The Bolshoi Ballet In Cinemas Opens With Raymonda

By Norm Robins

The Bolshoi Ballet kicks off its 2019/20 season with their storied production of Raymonda. First performed at the Mariinsky Theater in St. Petersburg on January 19, 1898, it was choreographed by the legendary Marius Petipa for the Russian Imperial Ballet set to the stirring music of Alexander Glazunov.

But the person most associated with it is Rudolph Nureyev. In 1959 he danced the role of a knight in the debut of his professional career. After his stunning defection from the former Soviet Union he became a choreographer himself. His first Raymonda premiered on July 10, 1964 with the Royal Ballet Touring Company. His quest for perfection led him to revise it again for the Australian Ballet in 1965, the Zurich Opera Ballet in 1972, the American Ballet Theater in 1975, and finally the Paris opera.

The ballet takes place in France during the Crusades. Knight Jean de Brienne has come to the Doris Castle to bid farewell to his betrothed Raymonda before leaving on a Crusade led by the Andrei II, King of Hungary. Raymonda dreams she is dancing with de Brienne. The dance is beautiful, and Glazunov’s music is beautiful, even rhapsodic, to match it. The corps de ballet dances an interlude, and some principal dancers perform solo pieces, and then an ensemble dance, and so on. And then the dream turns into a nightmare. An Eastern knight appears and passionately declares his love for her, a love that is unwanted and unwelcome. She is trapped. Upon awakening she takes this to be an omen and not a good one.

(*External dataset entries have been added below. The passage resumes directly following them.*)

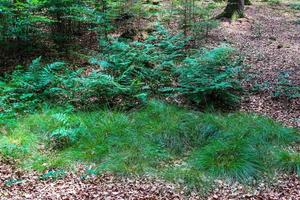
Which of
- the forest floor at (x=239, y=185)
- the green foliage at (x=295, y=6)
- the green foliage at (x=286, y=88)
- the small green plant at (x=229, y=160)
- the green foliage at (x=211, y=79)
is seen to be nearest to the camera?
the forest floor at (x=239, y=185)

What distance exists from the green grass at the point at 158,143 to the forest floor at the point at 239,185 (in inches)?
11.5

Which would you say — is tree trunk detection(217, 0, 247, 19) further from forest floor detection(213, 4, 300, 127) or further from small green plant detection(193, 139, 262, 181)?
small green plant detection(193, 139, 262, 181)

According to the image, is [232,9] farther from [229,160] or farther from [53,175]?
[53,175]

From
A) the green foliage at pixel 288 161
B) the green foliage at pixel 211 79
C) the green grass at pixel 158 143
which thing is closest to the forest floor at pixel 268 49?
the green foliage at pixel 211 79

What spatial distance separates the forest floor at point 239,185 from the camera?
5625mm

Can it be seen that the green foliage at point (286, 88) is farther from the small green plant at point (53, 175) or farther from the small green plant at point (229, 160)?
the small green plant at point (53, 175)

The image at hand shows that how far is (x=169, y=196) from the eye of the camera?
5594mm

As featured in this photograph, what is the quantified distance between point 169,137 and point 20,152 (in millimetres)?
2856

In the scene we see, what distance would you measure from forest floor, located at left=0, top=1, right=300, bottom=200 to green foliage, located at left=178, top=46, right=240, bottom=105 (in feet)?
1.75

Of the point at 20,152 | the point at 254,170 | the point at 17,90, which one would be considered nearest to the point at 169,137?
the point at 254,170

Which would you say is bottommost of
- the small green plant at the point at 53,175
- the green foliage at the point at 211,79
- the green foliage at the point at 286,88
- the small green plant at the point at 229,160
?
the small green plant at the point at 53,175

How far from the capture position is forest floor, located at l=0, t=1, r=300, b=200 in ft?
18.5

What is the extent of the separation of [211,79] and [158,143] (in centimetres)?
247

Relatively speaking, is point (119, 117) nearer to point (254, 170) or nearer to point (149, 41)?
point (254, 170)
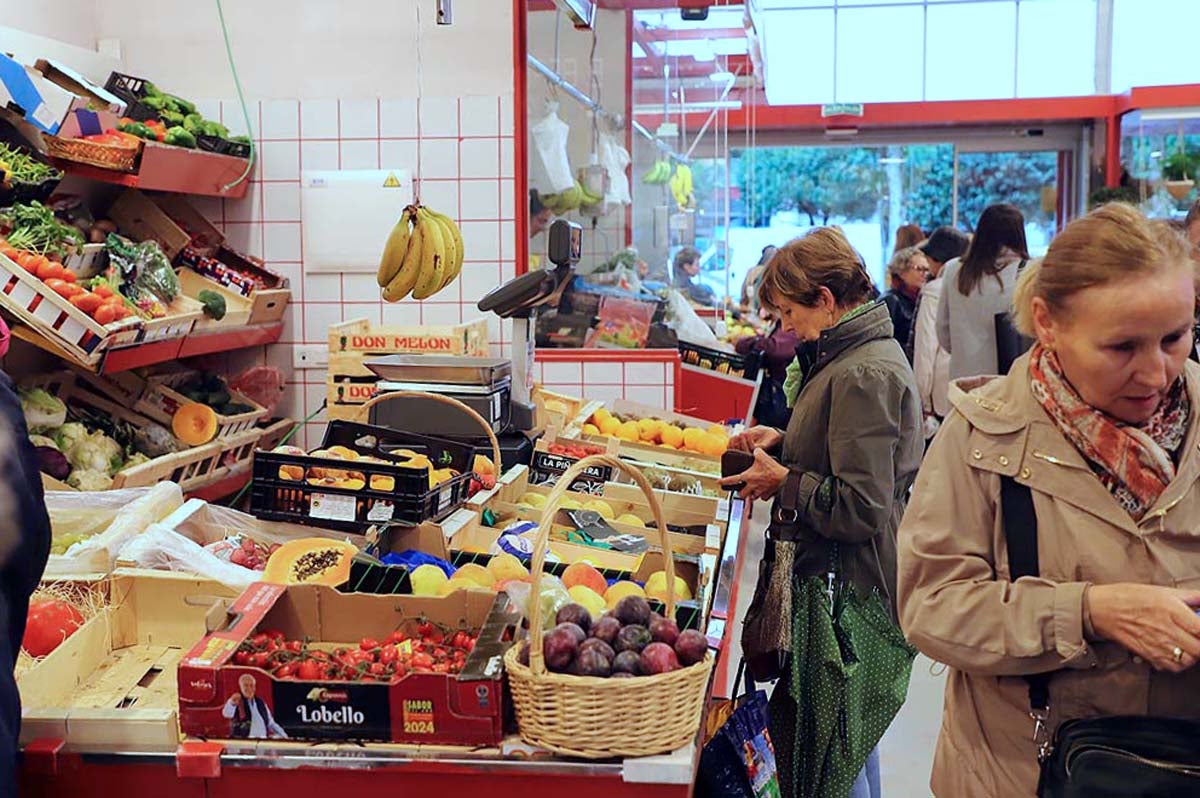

Later, a festival is held at the Doris Castle. There is a Saracen knight among the guests, Abderakhman. He is the Eastern knight in her nightmare. He declares his love for her. She rejects him. In a fit of anger he tries to abduct her. Suddenly and magically knights appear returning from their crusade. De Brienne is one of them. King Andrei II is with them. He suggests De Brienne and Abderakhman settle their differences one on one, mano a mano. A fight ensues, and de Brienne wins. The lovers are reunited. The wedding festivities begin and are concluded with a splashy, energetic Hungarian dance and lots of celebration.

Glazunov’s score is magnificent. It is full of danger when danger is afoot, and full of life, verve, and joie de vivre when called for by the libretto. It is always dance music and never symphonic. It always demands your attention.

Raymonda will be telecast from Moscow on October 27, 2019, and shown at the Riverside 12 and Summit Sierra theaters. The curtain is at 12:55 PM, and the run time is 3 hours.